:: Extract ::
===

Real Safety – The Foundation of Healing
“Feeling safe is the treatment, creating safety is the work.” – Dr. Stephen Porges
We often hear the word safety in trauma-informed spaces. But what does it really mean to feel safe? And how do we know when it’s present—not just talked about or implied, but truly felt in our bodies, our relationships, and our nervous systems?
Safety is more than a protocol or a professional tone. It’s more than a laminated policy or a clinical smile. Real safety is embodied. It’s felt.
What Safety Is –
Safety is kind.
Safety is compassionate.
Safety is understanding, not performative.
Safety sees you, hears you, and honours what’s happening for you, not just to you.
It’s not something done to a person—it’s something shared with them.
Real safety is person-centred and trauma-informed. It offers power with, not power over. There is no ego in true safety. No hierarchy. No pretending. It’s authentic. It’s relational.
What Safety Is Not
Safety is not critical.
Safety is not harsh.
It does not shame, label, or undermine.
It does not view people as ‘disordered’ or broken.
It doesn’t see behaviour as a problem, but as communication.
Safety never seeks to dominate. It doesn’t come with a mask of professionalism that hides the truth. It doesn’t speak without listening, or diagnose without first understanding.
Embodied Safety & Neuroception
The nervous system is always asking: Am I safe?
This process happens beneath conscious thought. It’s called neuroception—the body’s way of detecting safety or danger without needing permission from the thinking brain. And it’s shaped by experience, trauma, culture, and relational patterns.
You might say all the right things, but if your nervous system is signalling fear, threat, or superiority—people will feel it. That’s why embodied safety matters more than spoken safety.
Embodied safety is felt in presence. In pace. In tone. In facial expression. In regulation.
Anchoring – How We Hold the Space
An anchor provides stability in a storm. In trauma recovery, we become anchors by being grounded ourselves. That’s why co-regulation is the first step—because two dysregulated people equal more dysregulation.
As practitioners, parents, or peer supporters, we must first ask:
Am I regulated? How do I know?
If we’re anxious, rushed, or emotionally reactive, it will be felt. No matter how well we hide it.
There is no safety in dysregulation. No matter the training, titles, or tools we carry.

===

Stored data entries
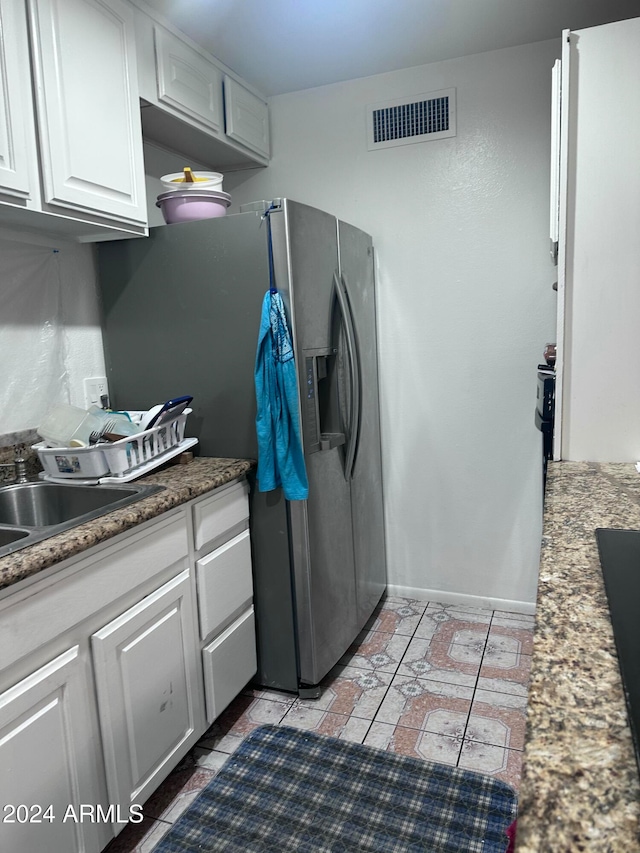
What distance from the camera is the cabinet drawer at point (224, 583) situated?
1831 mm

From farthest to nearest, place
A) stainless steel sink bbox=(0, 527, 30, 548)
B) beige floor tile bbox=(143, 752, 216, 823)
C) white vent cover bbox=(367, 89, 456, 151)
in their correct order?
white vent cover bbox=(367, 89, 456, 151) < beige floor tile bbox=(143, 752, 216, 823) < stainless steel sink bbox=(0, 527, 30, 548)

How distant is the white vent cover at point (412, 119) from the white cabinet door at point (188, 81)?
2.25 ft

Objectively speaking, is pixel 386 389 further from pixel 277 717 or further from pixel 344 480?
pixel 277 717

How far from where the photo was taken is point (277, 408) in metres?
1.98

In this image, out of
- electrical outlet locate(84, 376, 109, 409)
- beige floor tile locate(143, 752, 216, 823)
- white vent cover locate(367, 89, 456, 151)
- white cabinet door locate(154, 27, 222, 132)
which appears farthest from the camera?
white vent cover locate(367, 89, 456, 151)

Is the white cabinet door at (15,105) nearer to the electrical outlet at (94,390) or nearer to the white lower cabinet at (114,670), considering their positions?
the electrical outlet at (94,390)

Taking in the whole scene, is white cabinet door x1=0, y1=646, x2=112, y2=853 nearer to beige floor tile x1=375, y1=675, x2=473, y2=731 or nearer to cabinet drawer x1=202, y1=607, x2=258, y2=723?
cabinet drawer x1=202, y1=607, x2=258, y2=723

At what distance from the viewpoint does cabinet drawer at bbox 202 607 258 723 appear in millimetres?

===

Rewrite the part of the text on real safety between "Anchoring – How" and "we hide it.", inclusive, putting "tense" in place of "anxious".

:: Task response ::
Anchoring – How We Hold the Space
An anchor provides stability in a storm. In trauma recovery, we become anchors by being grounded ourselves. That’s why co-regulation is the first step—because two dysregulated people equal more dysregulation.
As practitioners, parents, or peer supporters, we must first ask:
Am I regulated? How do I know?
If we’re tense, rushed, or emotionally reactive, it will be felt. No matter how well we hide it.